▸ **STUDY QUESTIONS**
[1] Answer these questions about the blog post, each on its own line:
(a) On what date was it posted?
(b) What surgery did the woman who wrote about the bra-color meme have?
(c) Who does the writer wish were still here?
[2] Does each statement agree with the blog post? Answer yes or no, and quote the words that decide it.
(a) The writer is stunned that the woman wrote her post.
(b) The Facebook meme discussed is meant for breast cancer awareness.
(c) The writer came across the woman's post while perusing blog posts.
[3] Write out the part of the blog post starting at "In the name" and ending at "she went through.".

▸ **EXTRACT TO READ**
###

Monday, September 5, 2011

Stunned

This years Facebook meme for breast cancer awareness (ha!) has created a firestorm. I'm not sure if the ones other years have, but this one certainly has. As I was perusing blog posts, I was directed to a post written about the bra-color one. It is written by a woman who had a double mastectomy in order to save her life. I dare you to write this and not feel stunned to your core.

In the name of awareness

I am not stunned that she wrote it. I am stunned by her strength. I am stunned at the way society can hurt when it tries to help, because (as a general whole) it doesn't think things through. I am not able to put into words how profoundly her post has touched me. I wish mom were still here, just so I could share this with her, let her know that there are other women out there who understand some of what she went through.

###

▸ **DATA PROVIDED**

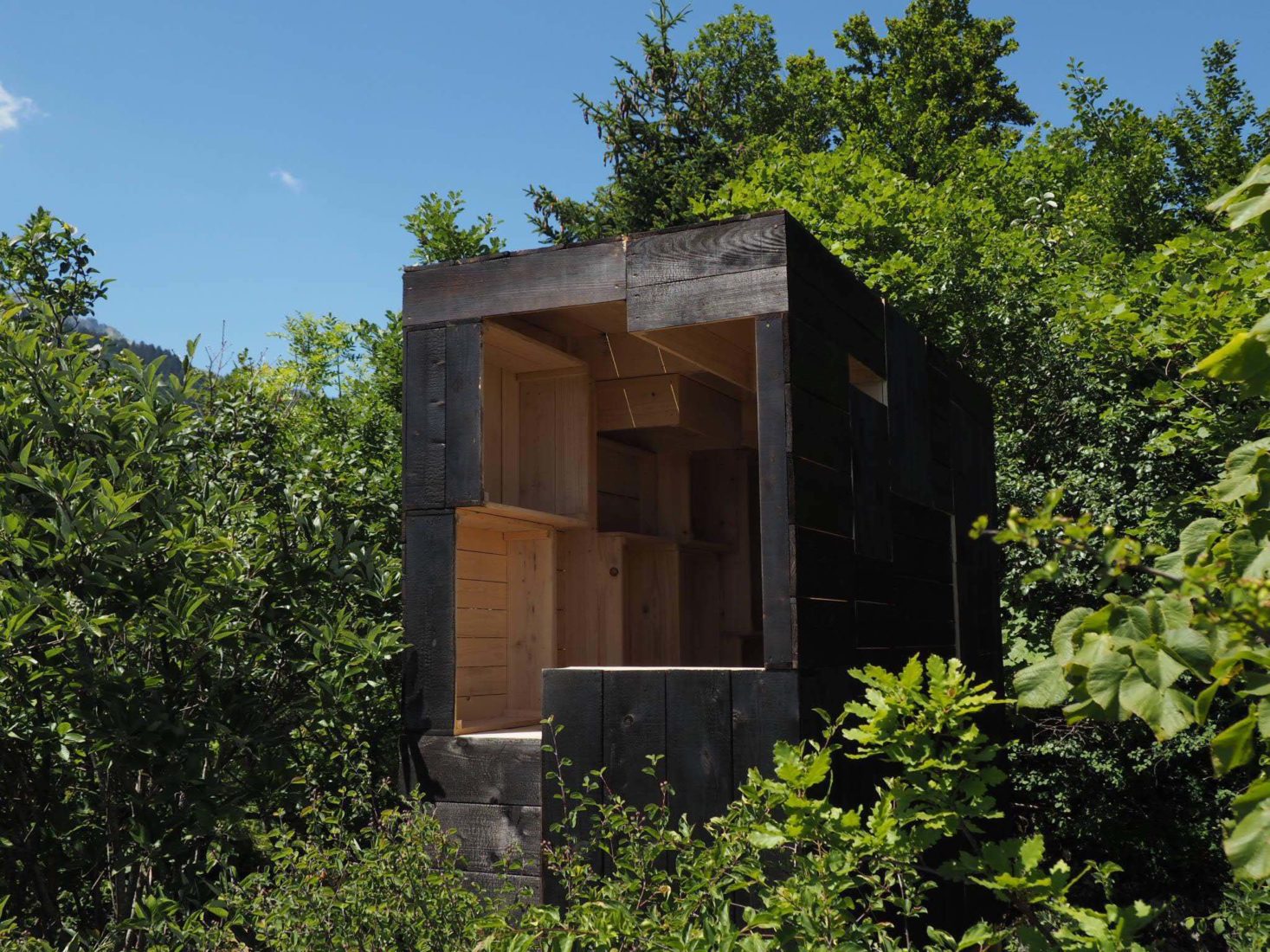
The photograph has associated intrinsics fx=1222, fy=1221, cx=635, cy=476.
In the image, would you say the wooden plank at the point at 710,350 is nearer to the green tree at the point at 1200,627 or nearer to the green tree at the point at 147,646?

###

▸ **TASK-BY-TASK RESULTS**
[1]
(a) Monday, September 5, 2011
(b) A double mastectomy
(c) Mom

[2]
(a) No: "I am not stunned that she wrote it."
(b) Yes: "This years Facebook meme for breast cancer awareness (ha!) has created a firestorm."
(c) Yes: "As I was perusing blog posts, I was directed to a post written about the bra-color one."

[3]
In the name of awareness

I am not stunned that she wrote it. I am stunned by her strength. I am stunned at the way society can hurt when it tries to help, because (as a general whole) it doesn't think things through. I am not able to put into words how profoundly her post has touched me. I wish mom were still here, just so I could share this with her, let her know that there are other women out there who understand some of what she went through.